A ’second wave’ of global analysis grips international relations inquiry. The first wave appeared after 1993 and could be characterized as the ‘Unipolar Moment.’ Analysts woke up and recognized that the comfortable world of Superpowers and bipolarity had evaporated and in its stead there stood the United States. Much of the analysis including from such luminaries as former Secretary of State Henry Kissinger and former National Security Advisor (under Jimmy Carter) Zbigniew Brezinski sallied forth to declare the US hegomony as a brief moment with the system destined to revert to more traditional Great power multipolarity - soon.

The new wave of analysis has emerged in the light of the horrendous failures of the Bush Adminstration in Iraq and with some qualification equally dismal results in Afghanistan. The new analysis starts with American decline and the emergence of the ‘Other’. Let me just raise two fascinating analyses. The first is from Parag Khanna (I had the good fortune of spending some time with Parag here in Toronto as he toured around to the Munk Centre for International Studies at the University of Toronto hosted by Munk Centre director, Janice Gross Stein and entrepeneur Jim de Wilde). His grand architectural analysis is entitled, “The Second World: Empires and Influence in the New Global Order.” Parag is the director of the Global Governance Initiative at the New America Foundation. The second examination of global architecture is provided by Fareed Zakaria, the editor of Newsweek International and soon to be a host of a new international news program to air on CNN and CNN International. Fareed is about to release a new book entitled, “The Post American World” Both works open then with American decline but narrate significantly different international relations structures and paths to the future.
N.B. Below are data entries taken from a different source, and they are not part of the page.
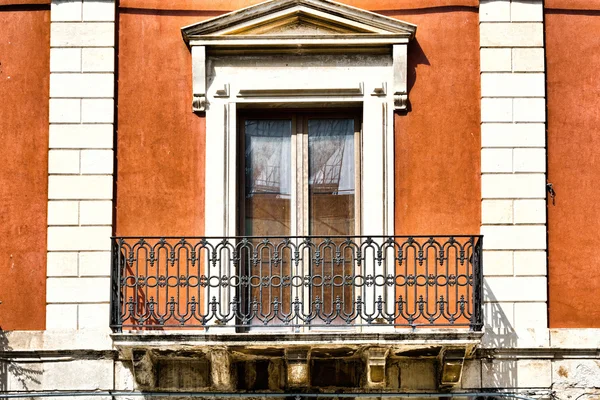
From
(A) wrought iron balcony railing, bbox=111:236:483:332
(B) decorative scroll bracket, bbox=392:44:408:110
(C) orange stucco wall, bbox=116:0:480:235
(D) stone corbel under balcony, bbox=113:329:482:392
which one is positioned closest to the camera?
(D) stone corbel under balcony, bbox=113:329:482:392

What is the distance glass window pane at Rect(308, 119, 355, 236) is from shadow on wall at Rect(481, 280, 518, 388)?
1552 millimetres

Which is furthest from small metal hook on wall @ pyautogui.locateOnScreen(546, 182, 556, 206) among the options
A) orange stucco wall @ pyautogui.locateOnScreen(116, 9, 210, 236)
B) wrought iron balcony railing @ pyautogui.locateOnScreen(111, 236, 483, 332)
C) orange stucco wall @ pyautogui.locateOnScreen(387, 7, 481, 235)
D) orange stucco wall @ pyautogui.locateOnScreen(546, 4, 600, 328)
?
orange stucco wall @ pyautogui.locateOnScreen(116, 9, 210, 236)

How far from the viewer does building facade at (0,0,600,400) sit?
41.1 ft

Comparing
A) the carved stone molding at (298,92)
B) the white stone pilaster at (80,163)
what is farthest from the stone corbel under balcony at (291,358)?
the carved stone molding at (298,92)

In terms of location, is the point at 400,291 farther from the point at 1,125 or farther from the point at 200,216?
the point at 1,125

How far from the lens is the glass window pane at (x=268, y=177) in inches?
515

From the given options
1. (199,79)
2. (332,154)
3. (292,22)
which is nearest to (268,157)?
(332,154)

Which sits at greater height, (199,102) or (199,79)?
(199,79)

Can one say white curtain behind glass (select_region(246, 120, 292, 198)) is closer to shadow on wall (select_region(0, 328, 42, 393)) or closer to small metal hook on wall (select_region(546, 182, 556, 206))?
small metal hook on wall (select_region(546, 182, 556, 206))

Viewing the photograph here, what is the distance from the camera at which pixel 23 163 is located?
1295 centimetres

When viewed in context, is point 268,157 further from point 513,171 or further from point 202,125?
point 513,171

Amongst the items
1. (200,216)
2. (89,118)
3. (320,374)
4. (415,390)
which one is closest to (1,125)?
(89,118)

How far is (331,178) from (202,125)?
1.35 m

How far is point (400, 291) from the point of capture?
12656mm
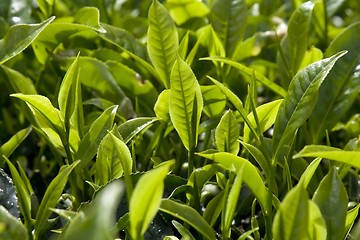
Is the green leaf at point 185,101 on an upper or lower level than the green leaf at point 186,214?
upper

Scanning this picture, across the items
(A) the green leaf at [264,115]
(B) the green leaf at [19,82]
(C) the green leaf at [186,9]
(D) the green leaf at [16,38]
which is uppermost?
(D) the green leaf at [16,38]

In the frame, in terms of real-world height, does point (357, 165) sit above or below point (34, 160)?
above

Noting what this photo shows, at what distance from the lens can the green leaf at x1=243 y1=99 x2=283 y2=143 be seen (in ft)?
4.48

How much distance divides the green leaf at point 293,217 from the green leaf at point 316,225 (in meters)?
0.03

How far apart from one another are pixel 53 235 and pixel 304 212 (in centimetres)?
56

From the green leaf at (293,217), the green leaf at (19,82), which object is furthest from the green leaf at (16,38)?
the green leaf at (293,217)

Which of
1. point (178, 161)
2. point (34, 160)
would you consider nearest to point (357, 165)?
point (178, 161)

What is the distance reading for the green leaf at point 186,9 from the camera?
2012mm

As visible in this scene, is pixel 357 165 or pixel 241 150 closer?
pixel 357 165

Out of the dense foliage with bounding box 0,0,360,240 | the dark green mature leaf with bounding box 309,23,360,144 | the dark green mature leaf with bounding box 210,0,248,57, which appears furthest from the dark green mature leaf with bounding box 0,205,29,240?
the dark green mature leaf with bounding box 210,0,248,57

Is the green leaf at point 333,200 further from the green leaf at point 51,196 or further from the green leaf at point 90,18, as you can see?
the green leaf at point 90,18

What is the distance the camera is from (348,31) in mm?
1691

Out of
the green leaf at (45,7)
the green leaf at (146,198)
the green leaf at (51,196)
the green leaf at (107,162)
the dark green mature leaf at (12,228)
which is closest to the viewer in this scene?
the green leaf at (146,198)

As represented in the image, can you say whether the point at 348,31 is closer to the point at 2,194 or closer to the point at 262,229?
the point at 262,229
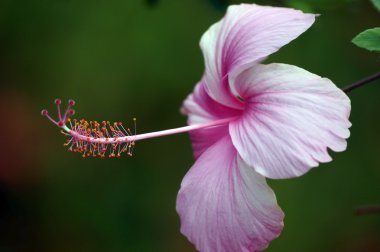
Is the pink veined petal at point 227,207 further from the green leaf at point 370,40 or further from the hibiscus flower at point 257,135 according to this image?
the green leaf at point 370,40

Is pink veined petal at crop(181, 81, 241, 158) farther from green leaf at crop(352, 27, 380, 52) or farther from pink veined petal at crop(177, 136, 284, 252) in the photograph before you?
green leaf at crop(352, 27, 380, 52)

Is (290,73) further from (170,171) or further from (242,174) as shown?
(170,171)

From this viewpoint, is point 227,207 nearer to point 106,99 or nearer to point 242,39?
point 242,39

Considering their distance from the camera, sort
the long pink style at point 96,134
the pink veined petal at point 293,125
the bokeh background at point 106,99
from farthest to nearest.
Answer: the bokeh background at point 106,99 < the long pink style at point 96,134 < the pink veined petal at point 293,125

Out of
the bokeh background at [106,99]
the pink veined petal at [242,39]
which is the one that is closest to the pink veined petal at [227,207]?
the pink veined petal at [242,39]

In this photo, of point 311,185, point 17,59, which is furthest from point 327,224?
point 17,59

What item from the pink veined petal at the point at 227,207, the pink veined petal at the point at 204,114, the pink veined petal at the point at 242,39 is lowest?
the pink veined petal at the point at 227,207
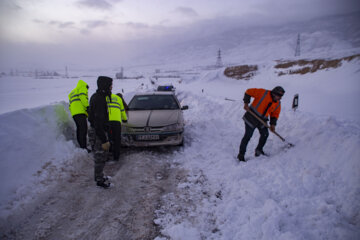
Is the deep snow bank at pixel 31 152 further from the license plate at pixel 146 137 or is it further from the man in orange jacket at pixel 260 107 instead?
the man in orange jacket at pixel 260 107

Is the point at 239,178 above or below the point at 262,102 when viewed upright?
below

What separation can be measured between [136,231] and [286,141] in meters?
3.84

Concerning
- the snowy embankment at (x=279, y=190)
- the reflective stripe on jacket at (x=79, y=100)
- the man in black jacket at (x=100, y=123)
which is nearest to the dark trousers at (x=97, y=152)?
the man in black jacket at (x=100, y=123)

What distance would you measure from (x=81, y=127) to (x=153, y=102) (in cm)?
224

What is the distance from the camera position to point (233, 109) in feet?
28.6

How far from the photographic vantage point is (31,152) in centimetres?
379

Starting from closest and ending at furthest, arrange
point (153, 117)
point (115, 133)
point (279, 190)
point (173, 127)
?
point (279, 190)
point (115, 133)
point (173, 127)
point (153, 117)

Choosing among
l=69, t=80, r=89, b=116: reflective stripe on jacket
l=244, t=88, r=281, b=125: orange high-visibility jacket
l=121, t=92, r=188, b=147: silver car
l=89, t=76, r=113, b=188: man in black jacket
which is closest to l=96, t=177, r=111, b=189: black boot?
l=89, t=76, r=113, b=188: man in black jacket

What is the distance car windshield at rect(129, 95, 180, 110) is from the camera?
584 centimetres

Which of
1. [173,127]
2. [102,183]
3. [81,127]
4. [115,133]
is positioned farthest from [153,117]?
[102,183]

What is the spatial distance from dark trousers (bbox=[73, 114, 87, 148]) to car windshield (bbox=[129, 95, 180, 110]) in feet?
4.98

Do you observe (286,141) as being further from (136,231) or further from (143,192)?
(136,231)

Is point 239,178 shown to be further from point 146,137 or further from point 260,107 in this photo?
point 146,137

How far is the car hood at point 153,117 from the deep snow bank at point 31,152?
4.98 feet
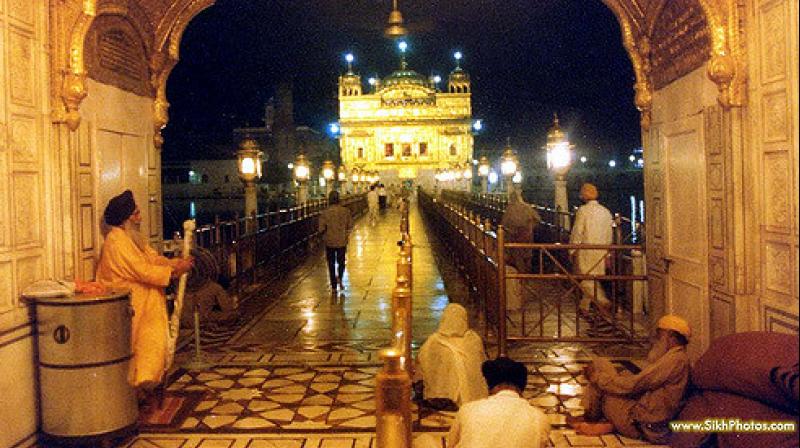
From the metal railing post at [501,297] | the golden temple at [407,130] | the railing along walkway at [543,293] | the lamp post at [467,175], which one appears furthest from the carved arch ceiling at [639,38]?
the golden temple at [407,130]

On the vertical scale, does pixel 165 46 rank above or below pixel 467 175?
below

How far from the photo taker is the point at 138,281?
6.27 m

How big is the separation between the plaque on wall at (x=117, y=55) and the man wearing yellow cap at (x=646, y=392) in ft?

Each analysis examines the underlying dynamics of global international relations - strategic geopolitical behavior and globalization. But they quickly part company. Fareed focuses on the ‘rise of the rest’ (a rather smart turn of phrase onthe ‘Rising China’ theme). Fareed focused particuraly on rising economic growth in the rest of the world and argues that the US will no longer dominate the global economy. He then apparently focuses on tis rise of the rest which in fact is principally but not only the BRICSAM. In his narrative globalization is the dog’s head that wags the geopolitical tail.

Parag in his analysis narrates a world of empire and the globalization that the empire permits. In his case Parag sees the emergence of three empires - the United States, the EU and China. Thus one of the BRICSAM - China has become a post unipolar empire in the global system vying with the other two geopolitical heavy weights - the diminshed but still powerful United States, the newly emergent European Union. In this narrative global geopolitics consists of the three empires contesting for the rest - or a good part of it - the ‘Second World’ of most of the BRICSAM, the developing and in some cases developed world. In this politics the Second World is where, “geopolitics and globalization clash and merge.”

Both these perspectives on the future of global system warrant deeper individual examination but let me just start here with a focus on the BRICSAM. While it is true that there is broad-based significant growth across a wide swath of countries in what was traditionally the developing world for Fareed to subsume the BRICSAM in the ‘rise of the rest’ diminshes what is otherwise a startling growth of major large economies. Even within the BRICSAM or the BRICs there is an honest debate over whether South Africa or Mexico should be included. But ‘big’ is a distinguishing feature for the BRICSAM and Fareed’s broader examintaion of the ‘rise of the rest’ confuses the evolving structural elements of the global economy.

Parag does not suffer from failing to understand the dimension ‘big.’ As Parag states in the book’s introduction - “Big is back. It is imperial relations - not international or inter-civizational - that shapes the world.” So the superpower map has been altered, according to Parag. But the notion of empire seems confusing and oddly seems to favor the geopolitical over global and economic. And in favoring the geopolitical there is much in the book that evokes conflict and traditional power balancing. It both overestimates traditional power notions in contemporary international relations but also signficantly underestimating the unique character of today’s globalization. Not just trade but direct foreign investment; global reach but through the internet and media as much or more than traitional power notions. Rosecrance’s ‘Rise of the Trading State,’ fails to inform Parag’s analysis adequately on a quick reading of the book. Further, the use of the term ‘Empire’ seems quaint and dated and the frequent referencing to Toynbee, Mackinder and Spykman doesn’t help. Finally, Parag’s analysis which hives off China and separates it from the BRICSAM and then constructs a three-empire world of the US, EU and China also is problematic. How is China an empire and not India? How to compare China today as opposed to 20 or 30 years from now with the EU and the United States. It’s rather too jarring. That may be Parag’s desire but it leaves the analyst grasping to understand the global architecture envisioned and the consequences for international relations behavior in the contemporary setting.